Collected data:
----

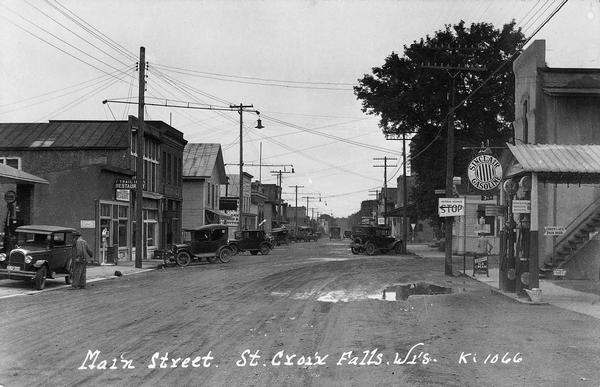 Main Street, with two competing curb-side gas stations across the street from each other. Cars are parked along both sides of the muddy street.  Such curb-side service stations were typical of the early days of automobiles.  Perhaps the large mud puddle in front of the Sinclair gas pumps has given the advantage this time to the station on the left.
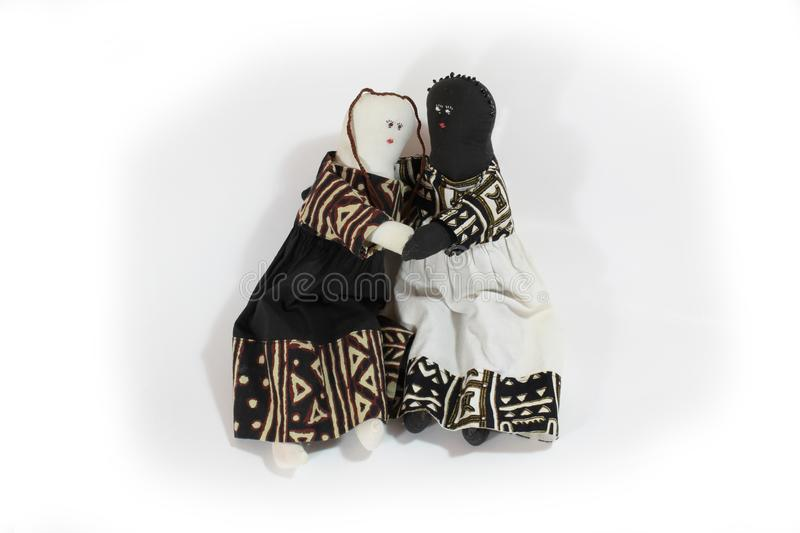 Black doll and white doll embrace concept forgiveness, reconciliation stock photos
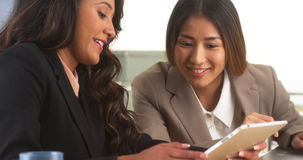 Multi-ethnic businesswomen reviewing information on tablet Stock Photo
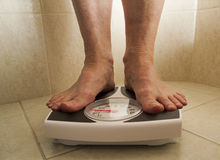 Overweight person on scale. Overweight person standing on bathroom scale Stock Photo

----

Task objective:
In the copy, include no pictures, but repeat the listing exactly.

Task solution:
 Main Street, with two competing curb-side gas stations across the street from each other. Cars are parked along both sides of the muddy street.  Such curb-side service stations were typical of the early days of automobiles.  Perhaps the large mud puddle in front of the Sinclair gas pumps has given the advantage this time to the station on the left.
 Black doll and white doll embrace concept forgiveness, reconciliation stock photos
 Multi-ethnic businesswomen reviewing information on tablet Stock Photo
 Overweight person on scale. Overweight person standing on bathroom scale Stock Photo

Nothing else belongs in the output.